Please repeat the lines below exactly. Begin with the line containing "Причины революции 1905-1907 годов в России" and go on through the line containing "Русско-японская война".
━━━ The records
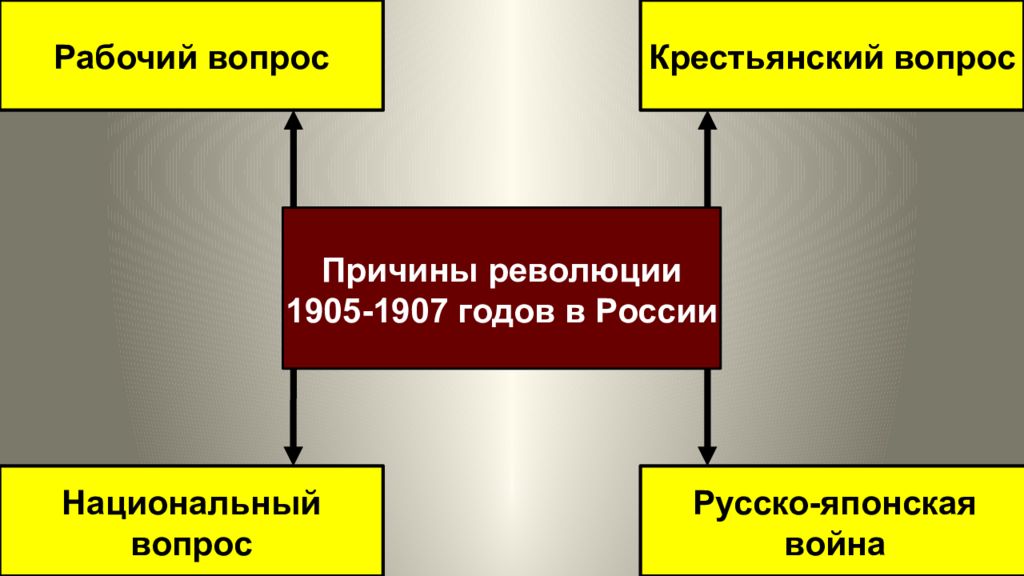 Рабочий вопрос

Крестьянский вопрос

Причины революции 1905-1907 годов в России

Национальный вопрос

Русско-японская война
━━━━━━
━━━ The records
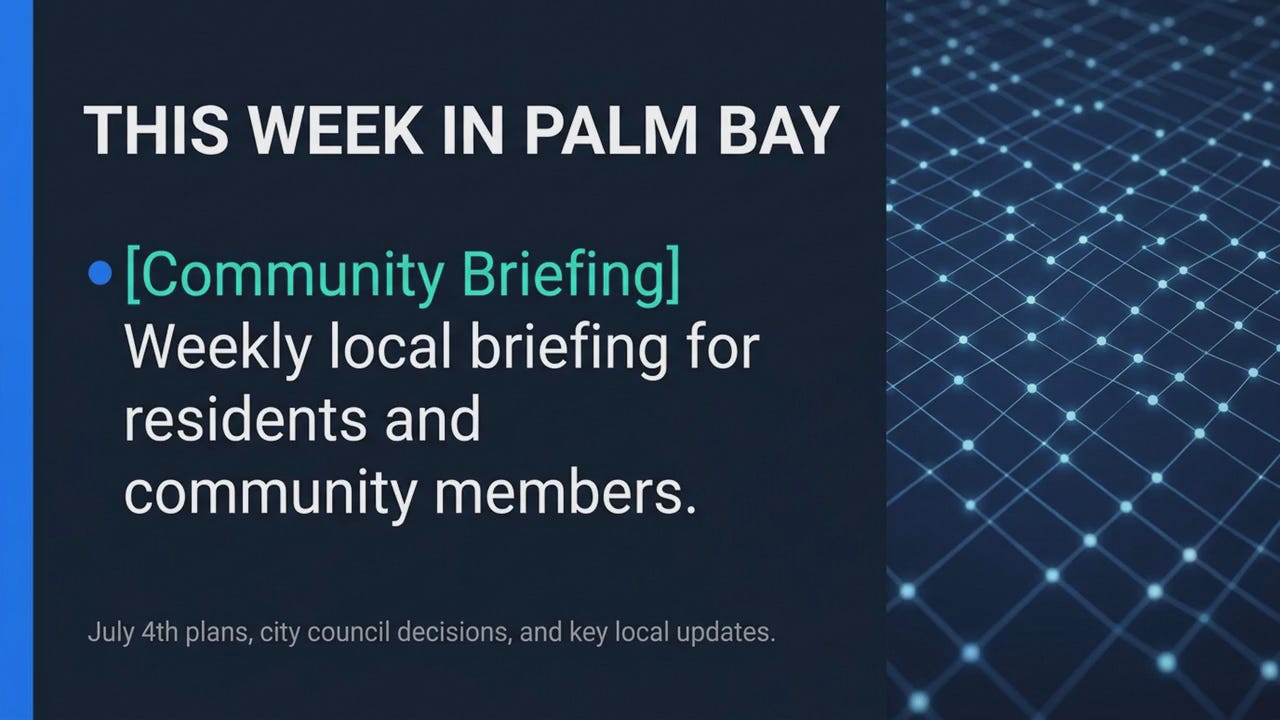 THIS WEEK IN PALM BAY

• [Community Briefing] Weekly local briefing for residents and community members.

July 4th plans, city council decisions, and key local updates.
━━━━━━
Task response =>
Причины революции 1905-1907 годов в России

Национальный вопрос

Русско-японская война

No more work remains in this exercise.